EXERCISE REQUIREMENTS –
Find the word "liquid" in the listing. Copy out each line where it occurs.

══════════════════════════════

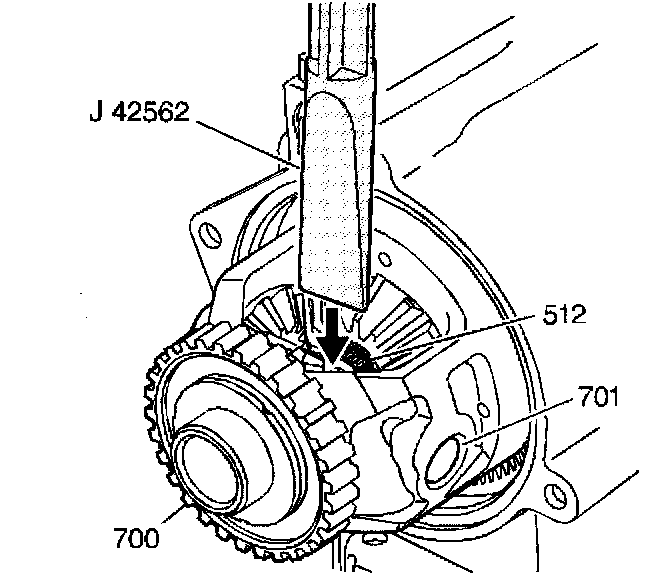 J 42562

512

701

700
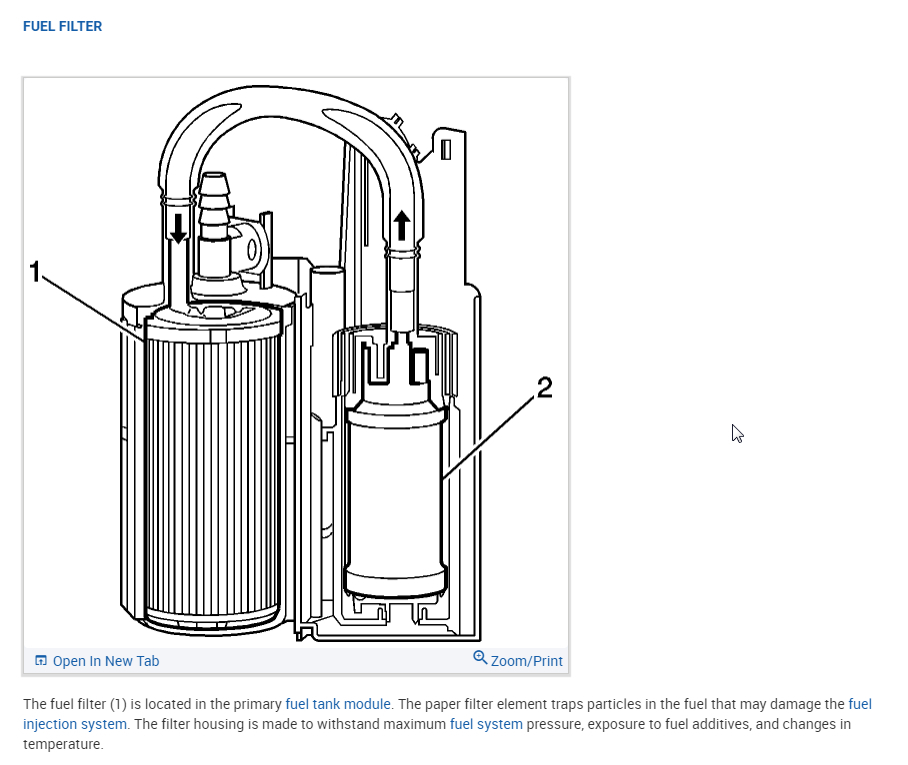 FUEL FILTER

1

2

Open In New Tab

Zoom/Print

The fuel filter (1) is located in the primary fuel tank module. The paper filter element traps particles in the fuel that may damage the fuel injection system. The filter housing is made to withstand maximum fuel system pressure, exposure to fuel additives, and changes in temperature.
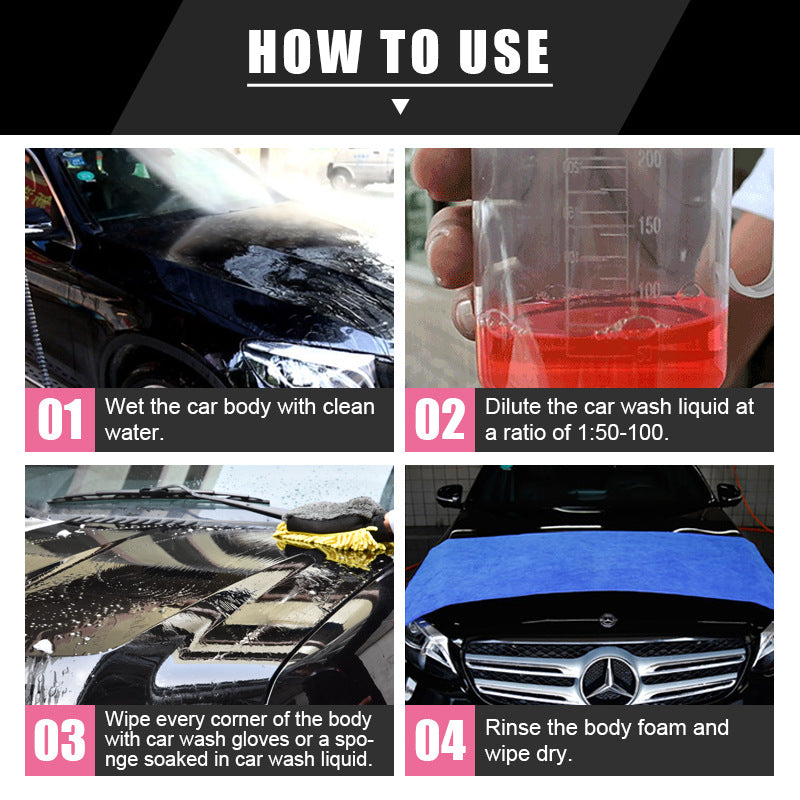 HOW TO USE

200
150
100

01 Wet the car body with clean water.

02 Dilute the car wash liquid at a ratio of 1:50-100.

03 Wipe every corner of the body with car wash gloves or a sponge soaked in car wash liquid.

04 Rinse the body foam and wipe dry.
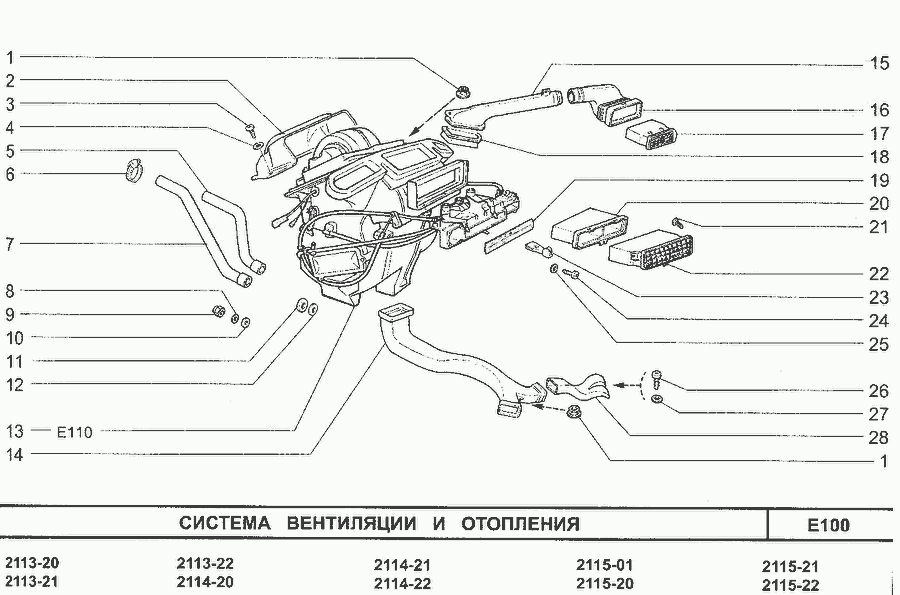 1
2
3
4
5
6
7
8
9
10
11
12
13 E110
14

15
16
17
18
19
20
21
22
23
24
25
26
27
28
1

| СИСТЕМА ВЕНТИЛЯЦИИ И ОТОПЛЕНИЯ | E100 |
|---|---|

2113-20
2113-21

2113-22
2114-20

2114-21
2114-22

2115-01
2115-20

2115-21
2115-22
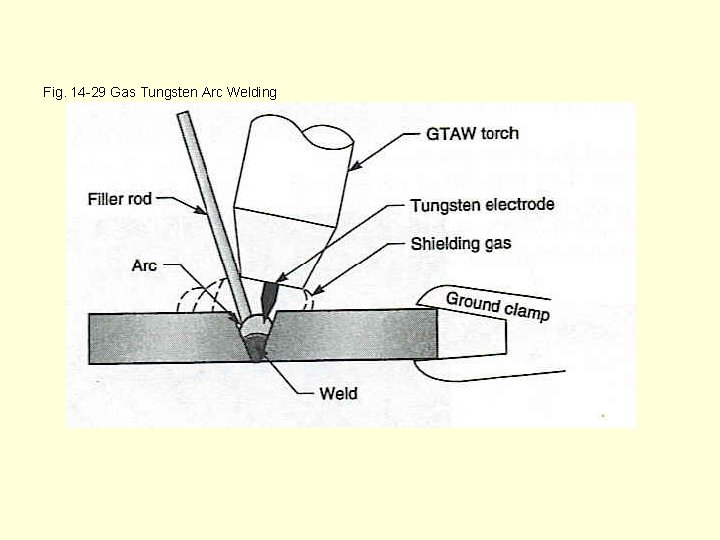 Fig. 14-29 Gas Tungsten Arc Welding

GTAW torch

Filler rod

Tungsten electrode

Shielding gas

Arc

Ground clamp

Weld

══════════════════════════════

RESPONSE AREA –
02 Dilute the car wash liquid at a ratio of 1:50-100.
03 Wipe every corner of the body with car wash gloves or a sponge soaked in car wash liquid.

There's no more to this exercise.